## [Written problem a]
Copy out the records from the line containing "Is [100,262] farther" through the end of the records, reproducing those lines exactly.

## [Text]
Cyril Torres

Personal information
- Full name: Cyril Torres
- Born: France

Playing information
Club
| Years | Team | Pld | T | G | FG | P |
| 2007–2016 | Catalans Dragons |  |  |  |  |  |
| 2014–2015 | → Canterbury Bulldogs | 6 |  |  |  |  |
| 2015 | → Leeds Rhinos |  |  |  |  |  |
| 2016–2017 | Toulouse Olympique / Saint Jory |  |  |  |  |  |
| 2023– | Catalans Dragons |  |  |  |  |  |
|  | Total | 6 | 0 | 0 | 0 | 0 |
Representative
| Years | Team | Pld | T | G | FG | P |
| –2017 | France |  |  |  |  |  |

Coaching information
Club
| Years | Team | Gms | W | D | L | W% |
| 2024– | France | 3 | 2 | 0 | 1 | 67 |
- Source:

= Cyril Torres =

French wheelchair rugby league player and coach

Cyril Torres is a French wheelchair rugby league player and coach who currently plays for Catalans Dragons in Elite One Championship. He is also the head coach of the France national wheelchair rugby league team whom he won two world cups with as a player and captain.

Torres also is part of the panel which decides the winner of the IRL Wheelchair Golden Boot.

==Playing career==
===Club===
Torres was part of the Saint-Estève XIII Catalan academy and played for the club before a road traffic accident in 2001. Followed his recovery he became a professional Wheelchair Basketball player in Italy before he returned to rugby in 2007 with the Catalan Wheelchair side where he won six league titles. In the 2014–15 season, Torres also spent time with the Canterbury Bulldogs in Australia. Following the treble winning 2014–15 campaign with the Dragons, Torres joined Leeds Rhinos during the French off-season. In the 2016–17 season, he moved to Toulouse Olympique / Saint Jory where he won a further league title.

## [Written problem b]
Using the article on Cyril Torres, state whether each statement agrees with it, answering yes or no and quoting the words that decide it: (i) Torres joined Leeds Rhinos after the treble-winning 2014–15 campaign with the Dragons. (ii) After his recovery, Torres played professional wheelchair basketball in Spain. (iii) Torres won six league titles with Toulouse Olympique / Saint Jory.

## [Raw data]
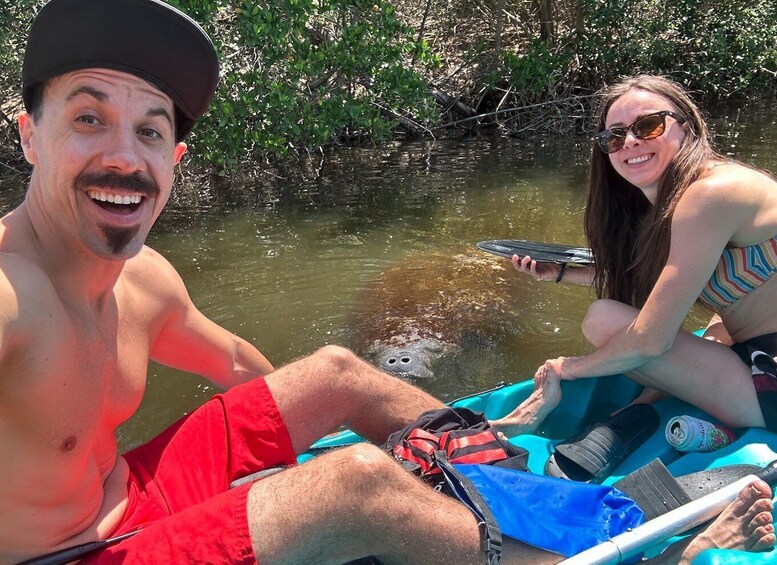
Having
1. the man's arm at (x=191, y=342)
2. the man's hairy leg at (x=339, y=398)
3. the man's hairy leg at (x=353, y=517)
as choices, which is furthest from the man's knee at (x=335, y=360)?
the man's hairy leg at (x=353, y=517)

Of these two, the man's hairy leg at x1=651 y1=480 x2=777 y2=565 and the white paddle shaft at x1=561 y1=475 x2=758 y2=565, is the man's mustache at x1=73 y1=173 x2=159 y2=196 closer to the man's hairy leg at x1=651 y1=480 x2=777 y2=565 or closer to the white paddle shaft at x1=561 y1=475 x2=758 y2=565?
the white paddle shaft at x1=561 y1=475 x2=758 y2=565

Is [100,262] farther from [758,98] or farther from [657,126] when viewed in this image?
[758,98]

## [Reply a]
Is [100,262] farther from [758,98] or farther from [657,126] when viewed in this image?
[758,98]

## [Reply b]
(i) Yes: "Following the treble winning 2014–15 campaign with the Dragons, Torres joined Leeds Rhinos during the French off-season."
(ii) No: "he became a professional Wheelchair Basketball player in Italy"
(iii) No: "he moved to Toulouse Olympique / Saint Jory where he won a further league title."